--- start Document extract ---
We proceed similarly as in proof of Lemma 5.3 in [10]. In fact, from Lemmas 3.3 and 4.1, we have that the bilinear forms \(\widetilde{{\mathbf {A}}}\,+ \,\widetilde{{\mathbf {B}}}_{{\varvec{u}}}\) and \(\widetilde{{\mathbf {A}}}+\widetilde{{\mathbf {B}}}_{{\varvec{u}}_{h}}\) are both bounded and elliptic with the same constant \(\widetilde{\alpha }(\Omega )/2,\) which is clearly independent of h on their respective spaces. In addition, \(\widetilde{F}_{D}\) is a linear and bounded functional in \({\mathbf {H}}({\mathrm {div}};\Omega )\, \times \,{\mathrm {H}}^{1}(\Omega )\) and, in particular, in \({\mathbf {H}}_{h}^{{\mathbf {p}}}\times {\mathrm {H}}_{h}^{\varphi }\). Then, a straightforward application of Lemma 5.1 to the context given by (5.2)–(5.3) provides the existence of a positive constant \(\widetilde{C}_{{\mathrm {ST}}}:=\dfrac{2}{\widetilde{\alpha }(\Omega )}\,\max \{1,\Vert \,\widetilde{{\mathbf {A}}}+\widetilde{{\mathbf {B}}}_{{\varvec{u}}}\,\Vert \}\), such that

$$\begin{aligned} \displaystyle \Vert ({\mathbf {p}},\varphi )-({\mathbf {p}}_{h},\varphi _{h})\Vert \,\le & {} \, \widetilde{C}_{{\mathrm {ST}}}\,\left\{ \inf _{\mathop {({\mathbf {q}}_{h},\psi _{h})\ne {\mathbf {0}}}\limits ^{\scriptstyle ({\mathbf {q}}_{h},\psi _{h}) \in {\mathbf {H}}_{h}^{{\mathbf {p}}}\times {\mathrm {H}}_{h}^{\varphi }}}\, \Bigg ( \Vert ({\mathbf {p}},\varphi )-({\mathbf {q}}_{h},\psi _{h})\Vert \right. \nonumber \\&\displaystyle \left. +\, \sup _{\mathop {\scriptstyle ({\mathbf {r}}_{h}, \phi _{h}) \ne {\mathbf {0}}}\limits ^{\scriptstyle ({\mathbf {r}}_{h},\phi _{h}) \in {\mathbf {H}}_{h}^{{\mathbf {p}}}\times {\mathrm {H}}_{h}^{\varphi }}} \dfrac{|\widetilde{{\mathbf {B}}}_{{\varvec{u}}-{\varvec{u}}_{h}}(({\mathbf {q}}_{h},\psi _{h}),({\mathbf {r}}_{h} ,\phi _{h}))|}{\Vert \,({\mathbf {r}}_{h},\phi _{h}) \,\Vert }\,\Bigg ) \right\} .\qquad \qquad \end{aligned}$$
(5.5)
--- end Document extract ---
--- start Data ---
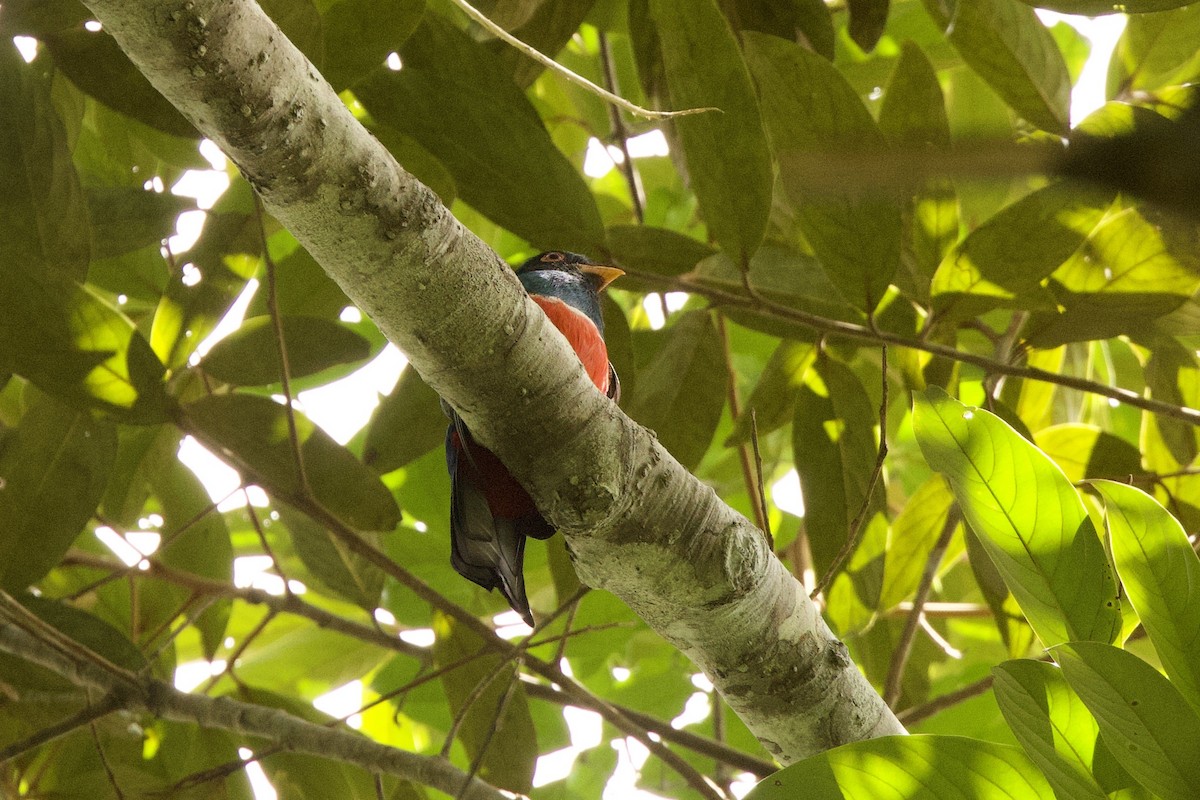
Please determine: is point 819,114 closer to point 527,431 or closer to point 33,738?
point 527,431

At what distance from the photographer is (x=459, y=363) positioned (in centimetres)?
148

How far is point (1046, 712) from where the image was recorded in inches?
55.9

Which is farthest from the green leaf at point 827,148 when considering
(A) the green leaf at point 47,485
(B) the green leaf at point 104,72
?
(A) the green leaf at point 47,485

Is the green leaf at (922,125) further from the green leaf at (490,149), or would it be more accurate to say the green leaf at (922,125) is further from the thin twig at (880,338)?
the green leaf at (490,149)

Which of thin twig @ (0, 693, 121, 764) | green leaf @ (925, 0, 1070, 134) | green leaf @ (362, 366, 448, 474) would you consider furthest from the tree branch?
green leaf @ (925, 0, 1070, 134)

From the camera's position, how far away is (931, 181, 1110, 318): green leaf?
2143mm

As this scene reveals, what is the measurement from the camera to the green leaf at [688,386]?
102 inches

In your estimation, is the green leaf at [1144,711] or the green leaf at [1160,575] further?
the green leaf at [1160,575]

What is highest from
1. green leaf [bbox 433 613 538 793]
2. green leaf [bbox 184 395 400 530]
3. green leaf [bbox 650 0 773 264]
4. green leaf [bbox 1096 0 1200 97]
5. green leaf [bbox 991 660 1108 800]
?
green leaf [bbox 1096 0 1200 97]

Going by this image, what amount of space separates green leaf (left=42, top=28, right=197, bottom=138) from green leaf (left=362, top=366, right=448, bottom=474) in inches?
32.0

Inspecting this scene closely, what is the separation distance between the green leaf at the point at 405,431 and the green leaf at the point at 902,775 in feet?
4.73

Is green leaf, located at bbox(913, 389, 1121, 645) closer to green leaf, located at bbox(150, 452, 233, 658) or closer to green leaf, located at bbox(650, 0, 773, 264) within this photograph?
green leaf, located at bbox(650, 0, 773, 264)

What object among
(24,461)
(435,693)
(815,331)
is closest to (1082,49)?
(815,331)

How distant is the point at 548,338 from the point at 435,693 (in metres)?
--- end Data ---
● What the exercise asks: In the proof excerpt, which lemma is applied to the context given by (5.2)–(5.3)?

● Task output: Lemma 5.1